A los postres no llegamos, pero en la carta están todos los clásicos peruanos y argentinos.

Mi puntaje: 7

Rodriguez Peña y Corrientes 

jueves, 23 de agosto de 2012

La Bistecca

Otro recuerdo que nos quedó de los ´90 donde los amantes de Pantagruel tenían montones de sitios de los cuales elegir para atiborrarse y sentir que la vida era eso: cantidad cantidad, cantidad.

Elegimos visitar el de Puerto Madero, por razones que no vienen al caso. En apariencia, todo sigue igual, sobre todo la decoración, la eficiencia del personal, los detalles. Pero ya llegando la panera uno podrá sentir, que de tanto recortar y recortar se han quedado con una versión demasiado escasa de si mismo. Cuasi desdibujada, ahí está la mesa de entradas.... otrora, con opciones de verduras grilladas, hoy con ensalada rusa. Por citar solo un ejemplo. Bien los fiambres y quesos que visto y considerando que lucen banderitas de una marca, cabe sospechar que son parte de un arreglo comercial. De los rechauds, nada pero nada que valga la pena.

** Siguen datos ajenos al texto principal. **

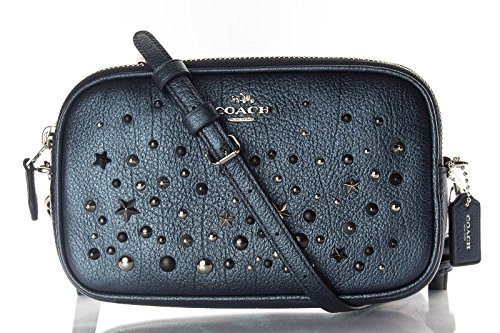 COACH Women's Metallic Star Rivets Crossbody Clutch Sv/Metallic Blue Clutch by Coach
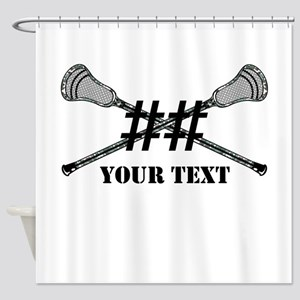 Lacrosse Camo Sticks Crossed Personalize Shower Cu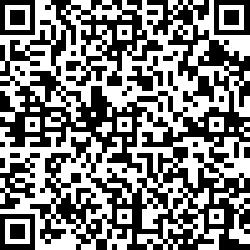 images/324/2020/06/QUruOnkPVnKUkDl4773k3Pd4PnBgVl.png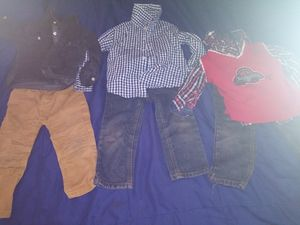 Boys 2T clothes sweater pants shirt for Sale in St. Louis, MO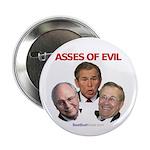 """Asses of Evil"" Button"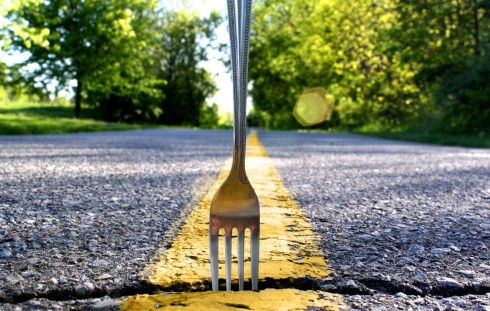 Choices-fork-in-the-road
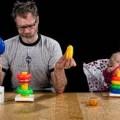 padre-e-hijo-jugando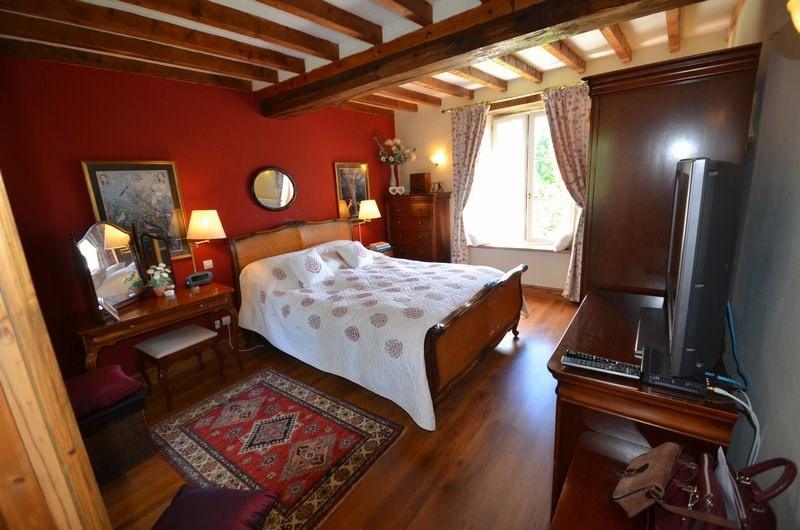 Vente maison / villa Le beny bocage 389000€ - Photo 12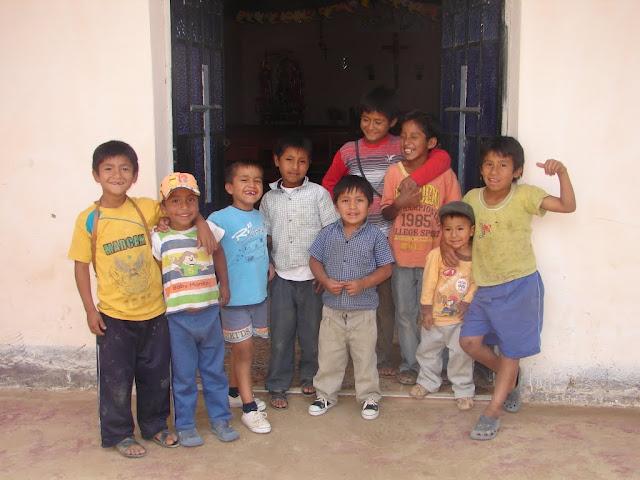 niños en Cucuall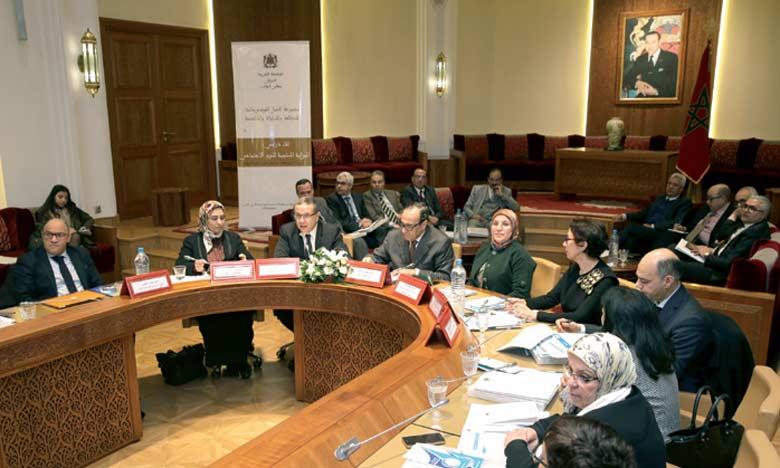 La budgétisation sensible au genre, un outil fondamental  pour atteindre l'égalité femmes-hommes
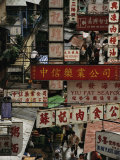 Elevated View of the Central Wet Market in Hong Kong Photographic Print by  xPacifica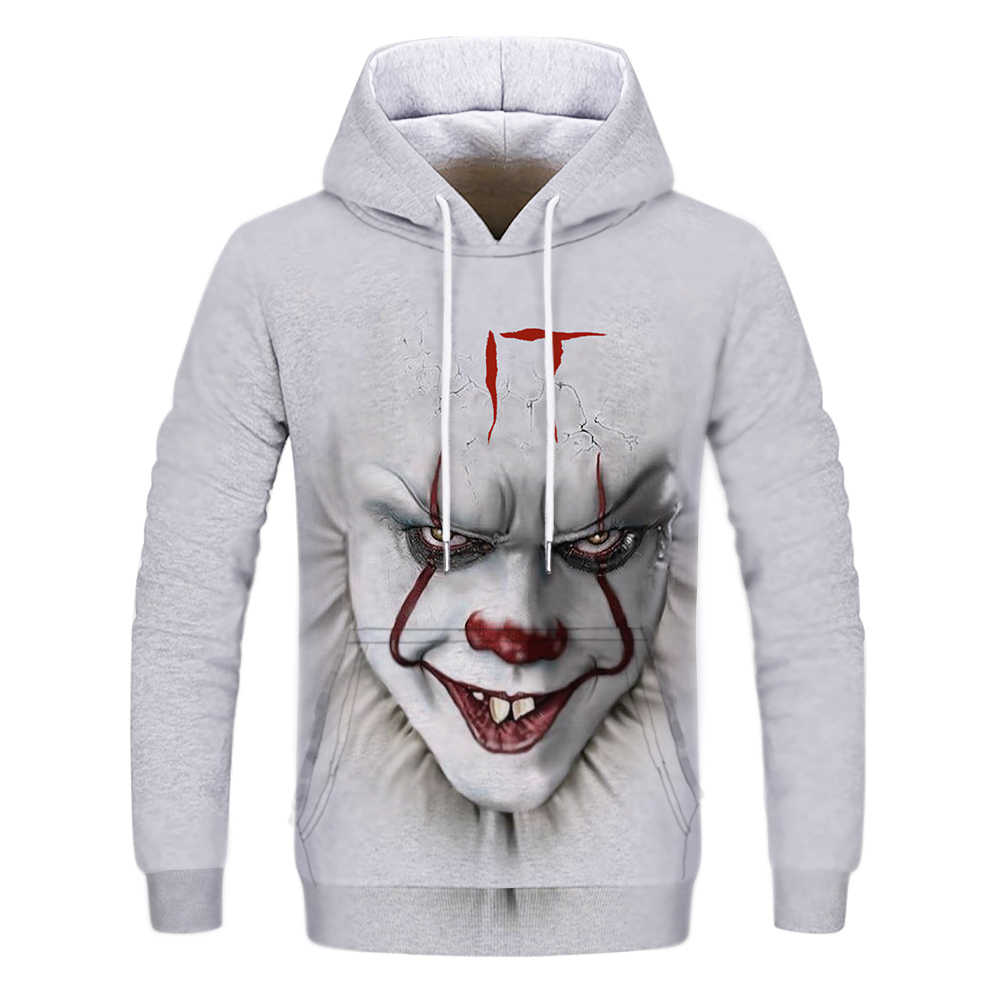 공포 영화 it clown 3d printed hoodies 남성 여성 freddy jason murderers 필름 풀오버 annabelle personality funny sweatshirts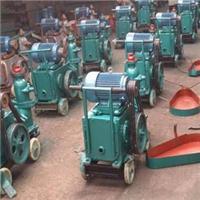 供兰州注浆泵和甘肃砂浆输送泵报价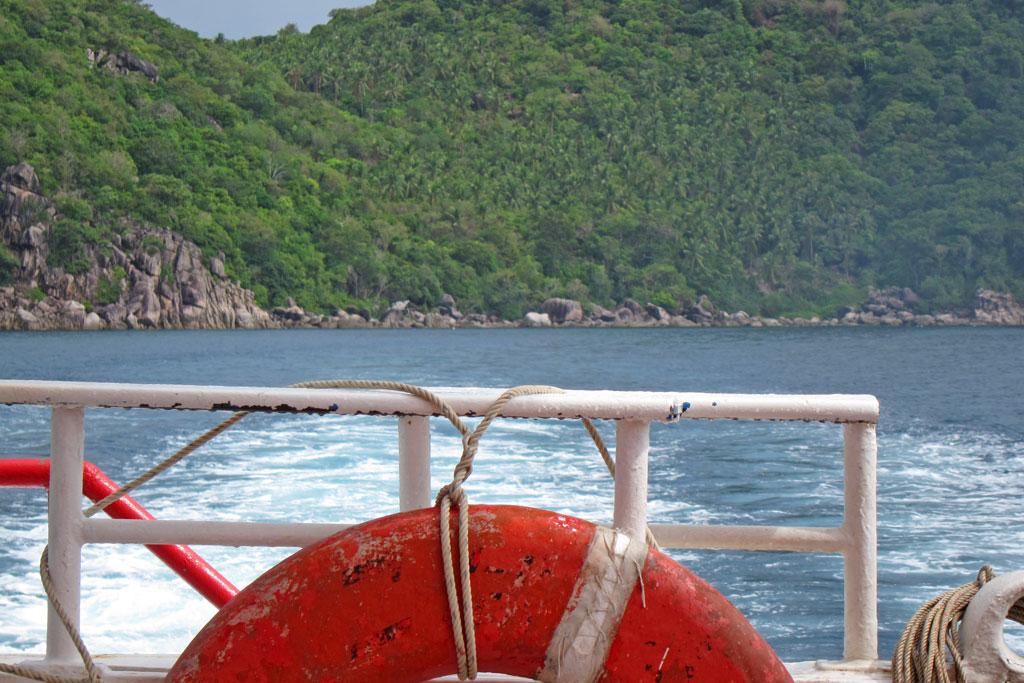 Auf dem Boot vor Ko Tao – Thailändische Inseln | SOMEWHERE ELSE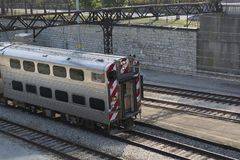 Commuter Train in the Yard Chicago Stock Photography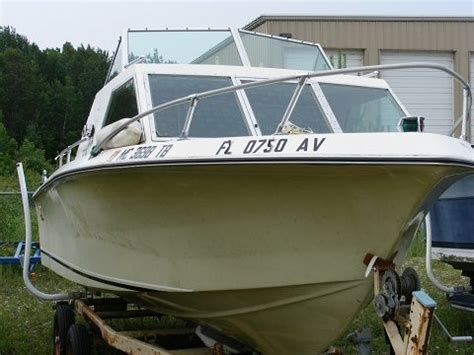 cobia boat dealers in michigan cobia 1970 for sale for 550 boats from usa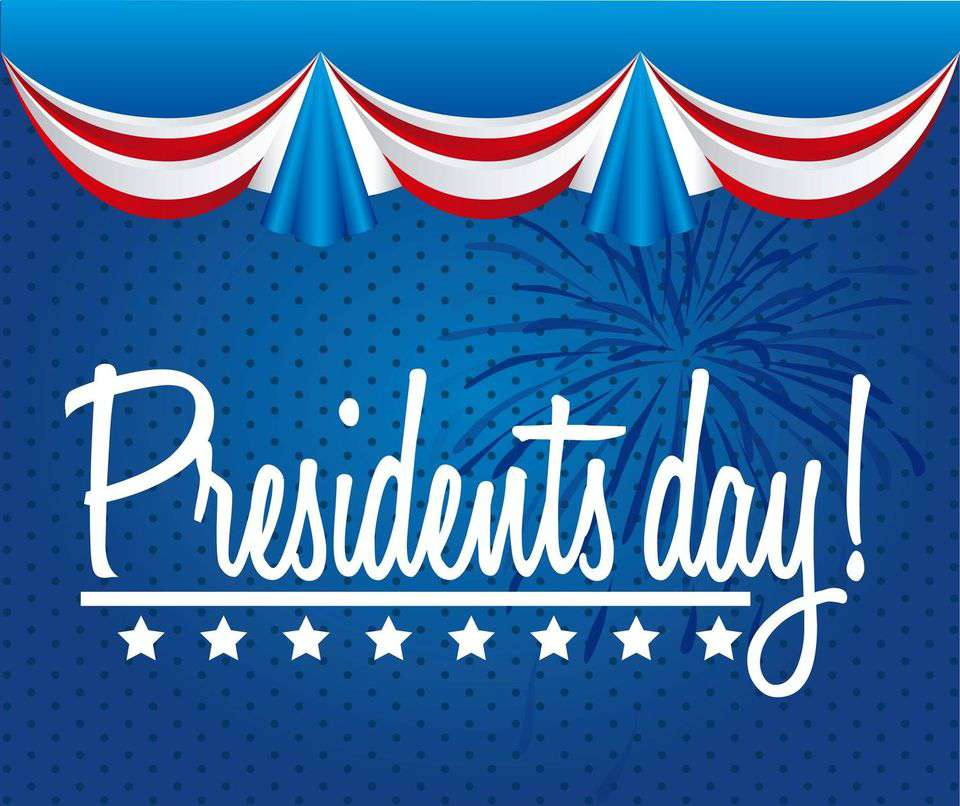 Presidents Day Wishes Photos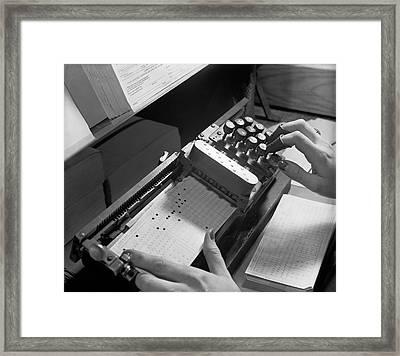 Entering Punch Card Data Framed Print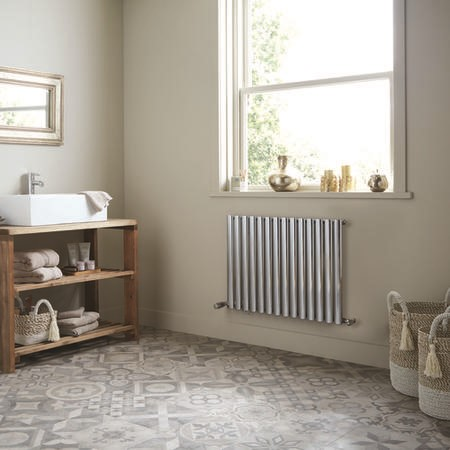 Chrome Horizontal Bathroom Radiator 600 x 832mm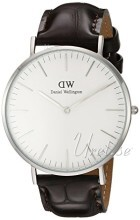 Daniel Wellington Classic York Kerma/Nahka Ø40 mm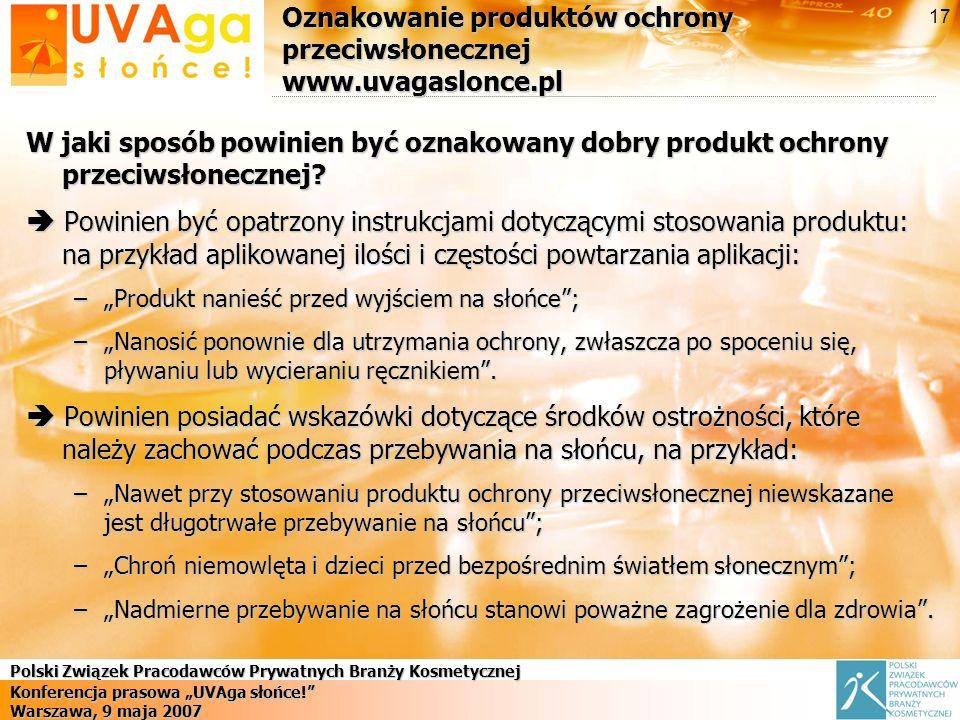 Oznakowanie produktów ochrony przeciwsłonecznej www.uvagaslonce.pl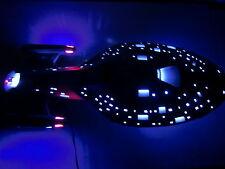 Star Trek USS Voyager NCC 74656 Kit Revell incl. Premium LED Light Set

El servicio sigue siendo uno del los puntos más altos de este sitio. Bien uniformados, bien solícitos y movedizos, nunca estará dejado de lado en este sitio. El manager del local vendrá a traerle la cuenta y le convidarán caramelos al irse.

Las pastas bien, como siempre, aunque las salsas son menos y monótonas, los ravioles de calabaza salieron muy bien, como así también los fuciles al fierrito y los raviolones de ricotta y nuez. 
La parrilla sigue siendo un punto muy alto, con buenos cortes de carne impecablemente cocidos, con ricos embutidos y buenas especialidades.
Los postres, siguen siendo exquisitos, con helados de Freddo la calidad está asegurada. A estos, sumaron una fuente de chocolate caliente para bañar frutas, trocitos de budines, etc.; mas enchastre que otra cosa.

Hay globos, brindis, limoncello y canto en italiano para aquellos que cumplan años.